WHAT TO WORK ON:
(1) Print the part of the passage on SecA1 and SecA2 that runs from "In synthesizing and" up to and including "its major substrates.", without changing a word.
(2) List every plasmid named in the figure legend of the passage on SecA1 and SecA2.
(3) According to the passage on SecA1 and SecA2, in which fraction was wild-type SecA1 of C. difficile detected?

PASSAGE FOR REVIEW:
◇ ◇ ◇

It has been previously reported that M. smegmatis SecA1 and SecA2 differ in their subcellular localization; SecA1 was found equally in cytoplasmic and membrane fractions, whereas SecA2 was predominantly cytoplasmic (31). Furthermore, the SecA2(K129R) mutation, analogous to the SecA2(K106R) mutation described in this study, relocalized SecA2 predominantly to the membrane. We sought to determine whether C. difficile SecA1 and SecA2 were localized in a similar manner. Wild-type SecA1 and SecA2 differed dramatically in their subcellular localization (Fig. 6); SecA2 was found predominantly in the soluble fraction with only a small amount of protein detected at the membrane, whereas SecA1 was detected only at the membrane. This is in stark contrast to M. smegmatis, where SecA1 was found to be localized equally between the membrane and cytoplasm (31). However, as was observed in M. smegmatis, the dominant-negative K106R mutation in SecA2 switched the localization of the protein entirely to the membrane fraction.

FIGURE 6. — **Subcellular localization of SecA1 and SecA2.** Mid-log cultures of *C. difficile* strain 630 harboring pMTL960 (*Vector*), pRPF186 (WT SecA2), pRPF187 (SecA2(K106R)), pRPF193 (WT SecA1), or pRPF194 (SecA1(K106R)) were induced with ATc (500 ng/ml) for 90 min. A, Coomassie Blue-stained SDS-polyacrylamide gel showing whole cell lysate (WC), soluble (S), and membrane (M) protein fractions. B, the location of SecA1 and SecA2 was detected using anti-*Strep*-tag II antibody. The integral membrane protein ATP synthase was used as a control for cell fractionation.

DISCUSSION

In synthesizing and maintaining a complete cell envelope, all living cells face a similar physical problem: how to transport largely polar proteins across the non-polar membrane? Bacteria have evolved many complex proteinaceous systems to facilitate this transport, but the majority of translocated proteins in bacteria utilize the multisubunit Sec translocase (21). The Sec systems of the model organisms E. coli and B. subtilis have been studied in remarkable detail, but there are still many research questions remaining to be answered. In the last decade, a second accessory Sec system has been described in several Gram-positive species (24–27, 45). In this study, we have characterized the accessory Sec system of the nosocomial pathogen C. difficile and identified its major substrates.

A conservative amino acid substitution in the SecA2 Walker box, which prevents binding of ATP, has previously been shown to confer a dominant-negative phenotype in M. smegmatis (31). Indeed, expression of dominant-negative SecA2 resulted in the same phenotype as a secA2 knock-out. We have shown that an equivalent mutation (K106R) in C. difficile SecA2 is also dominant-negative. However, unlike in mycobacteria, the dominant-negative SecA2(K106R) mutant was found to be lethal in C. difficile, suggesting an essential role for SecA2. Consistent with this, we were unable to construct a secA2 knock-out despite repeated attempts. Previous to these observations, SecA2 has been found to be essential only in one species where an accessory Sec system has been described, Corynebacterium glutamicum (45). In the absence of a secA2 knock-out, we resorted to using an inducible antisense RNA to knockdown SecA2 expression. Although the knockdown was only partial, as judged by quantitative PCR, there was a significant growth defect. Taken together, these data support the hypothesis that SecA2 performs an essential function in C. difficile. We also confirmed the essentiality of SecA1 in C. difficile by constructing an analogous dominant-negative allele (secA1(K106R)) and knocking down expression with antisense RNA. This result was as predicted due to a requirement for the canonical Sec system for translocation of many essential proteins into and across the cytoplasmic membrane (46). As SecA2 is also essential in C. difficile, it is likely that one or more of its translocated substrates are essential. It is clear that SecA2 is necessary for the secretion of a subset of proteins and does not rely on SecA1 for this function.

◇ ◇ ◇

GIVEN INFORMATION:
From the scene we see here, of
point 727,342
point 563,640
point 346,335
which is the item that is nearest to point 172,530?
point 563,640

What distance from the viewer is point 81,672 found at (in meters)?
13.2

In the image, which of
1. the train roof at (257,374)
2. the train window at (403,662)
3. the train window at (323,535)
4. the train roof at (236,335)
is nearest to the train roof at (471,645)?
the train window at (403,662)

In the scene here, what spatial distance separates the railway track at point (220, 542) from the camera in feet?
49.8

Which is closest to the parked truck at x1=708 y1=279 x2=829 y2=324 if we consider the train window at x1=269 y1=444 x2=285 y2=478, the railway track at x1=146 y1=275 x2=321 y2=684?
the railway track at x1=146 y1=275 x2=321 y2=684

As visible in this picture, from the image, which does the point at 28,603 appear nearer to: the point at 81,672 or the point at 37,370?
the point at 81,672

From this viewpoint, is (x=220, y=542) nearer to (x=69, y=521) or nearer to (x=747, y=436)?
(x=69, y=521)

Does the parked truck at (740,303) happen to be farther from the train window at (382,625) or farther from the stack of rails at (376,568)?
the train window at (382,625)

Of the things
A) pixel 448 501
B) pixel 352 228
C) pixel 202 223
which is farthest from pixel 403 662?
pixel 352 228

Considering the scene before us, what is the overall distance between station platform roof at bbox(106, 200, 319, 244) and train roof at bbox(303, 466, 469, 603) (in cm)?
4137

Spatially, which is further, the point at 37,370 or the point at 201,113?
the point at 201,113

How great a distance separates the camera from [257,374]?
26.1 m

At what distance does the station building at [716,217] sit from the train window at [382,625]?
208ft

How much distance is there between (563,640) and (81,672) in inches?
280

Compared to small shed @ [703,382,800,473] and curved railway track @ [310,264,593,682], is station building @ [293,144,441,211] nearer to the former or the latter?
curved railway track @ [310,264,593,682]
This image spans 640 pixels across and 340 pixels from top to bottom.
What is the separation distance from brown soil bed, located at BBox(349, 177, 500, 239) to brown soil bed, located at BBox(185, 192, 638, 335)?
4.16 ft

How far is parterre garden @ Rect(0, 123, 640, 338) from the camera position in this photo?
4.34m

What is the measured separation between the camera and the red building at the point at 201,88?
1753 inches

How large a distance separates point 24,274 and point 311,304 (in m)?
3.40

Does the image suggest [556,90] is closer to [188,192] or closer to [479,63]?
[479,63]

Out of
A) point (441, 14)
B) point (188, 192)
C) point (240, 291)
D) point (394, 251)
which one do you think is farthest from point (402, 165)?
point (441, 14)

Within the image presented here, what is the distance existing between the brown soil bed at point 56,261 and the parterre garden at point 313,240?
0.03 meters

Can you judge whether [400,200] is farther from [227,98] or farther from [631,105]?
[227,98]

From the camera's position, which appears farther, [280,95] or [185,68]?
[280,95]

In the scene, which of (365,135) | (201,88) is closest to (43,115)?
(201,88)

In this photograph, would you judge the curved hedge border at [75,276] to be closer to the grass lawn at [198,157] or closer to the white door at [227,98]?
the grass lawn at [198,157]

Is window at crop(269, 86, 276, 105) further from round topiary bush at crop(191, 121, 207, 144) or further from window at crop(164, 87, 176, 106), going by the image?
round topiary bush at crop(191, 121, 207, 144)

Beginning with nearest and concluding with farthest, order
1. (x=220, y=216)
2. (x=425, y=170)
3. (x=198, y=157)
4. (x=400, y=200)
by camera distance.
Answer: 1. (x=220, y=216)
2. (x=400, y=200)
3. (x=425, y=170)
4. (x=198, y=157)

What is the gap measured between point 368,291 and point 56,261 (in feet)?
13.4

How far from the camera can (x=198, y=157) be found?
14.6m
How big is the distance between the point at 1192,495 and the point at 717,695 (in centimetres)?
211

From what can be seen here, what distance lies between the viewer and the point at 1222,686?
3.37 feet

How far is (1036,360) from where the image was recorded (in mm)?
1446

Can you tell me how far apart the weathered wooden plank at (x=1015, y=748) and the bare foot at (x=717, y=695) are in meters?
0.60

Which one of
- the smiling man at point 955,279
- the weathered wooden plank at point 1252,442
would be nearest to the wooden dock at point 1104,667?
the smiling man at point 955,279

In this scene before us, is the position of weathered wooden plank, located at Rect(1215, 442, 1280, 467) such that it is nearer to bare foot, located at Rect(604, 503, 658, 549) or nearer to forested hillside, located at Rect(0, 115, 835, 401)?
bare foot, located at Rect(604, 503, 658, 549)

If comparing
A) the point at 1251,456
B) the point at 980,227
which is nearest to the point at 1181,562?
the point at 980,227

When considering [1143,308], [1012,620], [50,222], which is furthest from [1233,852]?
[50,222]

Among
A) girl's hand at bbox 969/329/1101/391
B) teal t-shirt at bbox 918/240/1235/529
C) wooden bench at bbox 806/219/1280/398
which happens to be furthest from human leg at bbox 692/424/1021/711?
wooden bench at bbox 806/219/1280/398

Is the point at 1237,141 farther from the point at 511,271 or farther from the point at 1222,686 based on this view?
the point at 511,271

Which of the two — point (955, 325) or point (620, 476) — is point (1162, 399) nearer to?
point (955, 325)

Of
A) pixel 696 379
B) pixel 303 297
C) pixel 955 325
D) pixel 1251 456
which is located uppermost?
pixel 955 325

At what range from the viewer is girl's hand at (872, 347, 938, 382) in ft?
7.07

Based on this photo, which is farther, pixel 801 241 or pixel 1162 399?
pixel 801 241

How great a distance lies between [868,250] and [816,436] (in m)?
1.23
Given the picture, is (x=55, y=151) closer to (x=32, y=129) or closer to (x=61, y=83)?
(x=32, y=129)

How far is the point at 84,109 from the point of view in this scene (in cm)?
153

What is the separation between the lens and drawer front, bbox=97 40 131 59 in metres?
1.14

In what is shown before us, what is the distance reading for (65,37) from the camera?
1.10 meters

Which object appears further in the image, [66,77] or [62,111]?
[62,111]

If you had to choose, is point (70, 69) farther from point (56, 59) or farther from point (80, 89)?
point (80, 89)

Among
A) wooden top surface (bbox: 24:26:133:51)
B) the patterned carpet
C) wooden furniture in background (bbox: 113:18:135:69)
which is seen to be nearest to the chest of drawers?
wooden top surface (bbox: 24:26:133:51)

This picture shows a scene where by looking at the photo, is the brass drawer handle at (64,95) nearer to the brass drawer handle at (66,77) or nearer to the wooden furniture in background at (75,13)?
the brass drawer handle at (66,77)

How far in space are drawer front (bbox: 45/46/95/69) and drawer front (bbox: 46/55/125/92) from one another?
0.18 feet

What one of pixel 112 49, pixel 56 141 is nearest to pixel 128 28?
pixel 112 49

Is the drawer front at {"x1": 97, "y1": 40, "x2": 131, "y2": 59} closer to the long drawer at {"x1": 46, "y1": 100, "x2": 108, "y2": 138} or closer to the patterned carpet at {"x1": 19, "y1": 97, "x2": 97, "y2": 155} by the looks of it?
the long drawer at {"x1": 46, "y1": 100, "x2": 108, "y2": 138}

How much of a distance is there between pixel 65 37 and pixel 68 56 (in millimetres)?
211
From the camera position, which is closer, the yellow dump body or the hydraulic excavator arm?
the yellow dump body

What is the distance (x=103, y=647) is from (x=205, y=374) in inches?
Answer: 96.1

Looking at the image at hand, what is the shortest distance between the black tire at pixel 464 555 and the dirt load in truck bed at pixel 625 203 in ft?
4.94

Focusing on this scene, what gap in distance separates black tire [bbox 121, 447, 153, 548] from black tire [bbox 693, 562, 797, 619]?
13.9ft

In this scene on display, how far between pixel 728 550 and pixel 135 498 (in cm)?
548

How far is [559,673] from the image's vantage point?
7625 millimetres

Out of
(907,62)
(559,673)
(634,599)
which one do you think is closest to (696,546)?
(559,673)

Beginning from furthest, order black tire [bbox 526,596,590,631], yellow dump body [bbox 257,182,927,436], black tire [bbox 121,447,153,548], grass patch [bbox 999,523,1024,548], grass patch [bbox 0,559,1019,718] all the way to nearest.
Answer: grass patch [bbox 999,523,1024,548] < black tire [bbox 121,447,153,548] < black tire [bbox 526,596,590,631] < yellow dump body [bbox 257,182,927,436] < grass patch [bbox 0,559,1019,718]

◇ ◇ ◇

OUTPUTS IN ORDER:
(1)
In synthesizing and maintaining a complete cell envelope, all living cells face a similar physical problem: how to transport largely polar proteins across the non-polar membrane? Bacteria have evolved many complex proteinaceous systems to facilitate this transport, but the majority of translocated proteins in bacteria utilize the multisubunit Sec translocase (21). The Sec systems of the model organisms E. coli and B. subtilis have been studied in remarkable detail, but there are still many research questions remaining to be answered. In the last decade, a second accessory Sec system has been described in several Gram-positive species (24–27, 45). In this study, we have characterized the accessory Sec system of the nosocomial pathogen C. difficile and identified its major substrates.

(2)
pMTL960
pRPF186
pRPF187
pRPF193
pRPF194

(3) Only at the membrane.